Another important component of evaluation is information received from the site supervisor or community partner, such that supervisors' comments can become part of the grade assigned. Faculty or a service-learning coordinator needs to be in contact with these community partners as the semester progresses, and care needs to be taken that the latter know who to contact should any problems arise.

Important considerations in evaluation include clarifying to students where instructor emphasis lies with respect to the service per se and the demonstration of learning. Thorny issues can arise in certain situations, e.g., where students do an outstanding service assignment per the site supervisor but perform poorly in terms of demonstrated reflection and learning . . . or vice-versa. How then does the faculty grade? In order to avoid such confusion, written communications to students need to clearly delineate expectations and grading criteria.

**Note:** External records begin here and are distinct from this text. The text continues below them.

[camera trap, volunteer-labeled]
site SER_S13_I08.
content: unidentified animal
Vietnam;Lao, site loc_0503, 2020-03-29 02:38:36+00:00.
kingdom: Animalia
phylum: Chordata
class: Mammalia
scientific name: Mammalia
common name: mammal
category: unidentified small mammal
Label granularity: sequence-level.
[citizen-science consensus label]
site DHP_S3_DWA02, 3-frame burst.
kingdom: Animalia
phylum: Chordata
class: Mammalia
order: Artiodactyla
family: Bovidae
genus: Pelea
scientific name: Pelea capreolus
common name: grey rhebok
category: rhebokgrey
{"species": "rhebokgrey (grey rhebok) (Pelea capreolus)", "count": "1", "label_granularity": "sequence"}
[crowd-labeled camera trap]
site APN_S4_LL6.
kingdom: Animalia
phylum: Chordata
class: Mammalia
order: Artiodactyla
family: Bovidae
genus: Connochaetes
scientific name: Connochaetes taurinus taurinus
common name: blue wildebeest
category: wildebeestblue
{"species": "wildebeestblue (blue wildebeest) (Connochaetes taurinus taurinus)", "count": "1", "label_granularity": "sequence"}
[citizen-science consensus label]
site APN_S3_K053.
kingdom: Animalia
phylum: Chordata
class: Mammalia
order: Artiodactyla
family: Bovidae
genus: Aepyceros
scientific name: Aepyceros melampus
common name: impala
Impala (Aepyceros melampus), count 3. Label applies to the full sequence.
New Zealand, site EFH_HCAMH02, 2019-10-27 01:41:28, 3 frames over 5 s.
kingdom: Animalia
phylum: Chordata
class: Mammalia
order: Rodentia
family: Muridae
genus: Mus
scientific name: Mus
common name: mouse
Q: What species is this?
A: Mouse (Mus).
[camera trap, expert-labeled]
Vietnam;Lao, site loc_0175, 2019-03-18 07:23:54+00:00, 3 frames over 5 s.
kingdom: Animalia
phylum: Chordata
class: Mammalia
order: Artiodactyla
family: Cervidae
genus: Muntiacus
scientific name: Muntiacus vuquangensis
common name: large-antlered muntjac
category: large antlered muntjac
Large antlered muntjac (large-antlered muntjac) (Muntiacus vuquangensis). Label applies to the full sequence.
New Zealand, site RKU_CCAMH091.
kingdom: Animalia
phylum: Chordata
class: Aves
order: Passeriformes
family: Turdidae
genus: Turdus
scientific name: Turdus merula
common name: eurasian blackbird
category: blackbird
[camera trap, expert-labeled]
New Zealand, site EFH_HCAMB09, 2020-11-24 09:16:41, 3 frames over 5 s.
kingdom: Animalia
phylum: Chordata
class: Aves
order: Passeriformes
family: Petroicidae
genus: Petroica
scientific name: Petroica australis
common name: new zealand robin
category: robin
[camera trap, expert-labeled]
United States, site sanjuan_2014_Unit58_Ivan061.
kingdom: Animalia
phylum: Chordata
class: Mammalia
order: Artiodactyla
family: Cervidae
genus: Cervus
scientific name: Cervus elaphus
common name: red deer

7. HOW CAN I PREPARE FOR THE DEVELOPMENT OF
SERVICE-LEARNING INTEGRATION?

In the past few years many written materials have become widely available to assist faculty in implementing service-learning. The American Association of Community Colleges (AACC), has many resources, including a service-learning bibliography, Internet references and current research on community college involvement in service-learning, (see Resources). Campus Compact National Center for Community Colleges (the Center) offers technical assistance and resources to advance service-learning on community colleges. The Center provides resources through its Web site (http://www.mc.maricopa.edu/other/engagement/) and recently published three sourcebooks on service-learning integration models, campus-community partnerships, and disciplinary pathways to service-learning. The Center has also implemented The Faculty Role: From the Margin to the Mainstream project that mobilizes service-learning faculty to work with community college campuses in select geographic regions. The Center also sponsors an annual conference specifically for community college faculty, administrators, students, staff, and partners.

If you are a lone voice on campus, find a like-minded colleague for support, and if possible, partner with a staff member from student activities who already has linkages with the external community. Identify other faculty who practice some form of experiential learning already, who volunteer themselves, or who practice collaborative learning. These faculty are more likely to be your allies. Lobby for at least one person to become responsible for helping others to coordinate service-learning programs on campus. Part-time faculty are frequently interested in helping to pilot and coordinate service-learning programs, which incurs minimal costs to the institution.

Finally, give your senior administrators literature on established service-learning programs at other community college campuses which document their successes, including the wider benefits of closer partnering between college and community. If your campus is not a member of AACC and CCNCCC, encourage your president to join, drawing attention to the benefits outlined above, plus grant and mini-grant opportunities to help launch fledgling service-learning programs.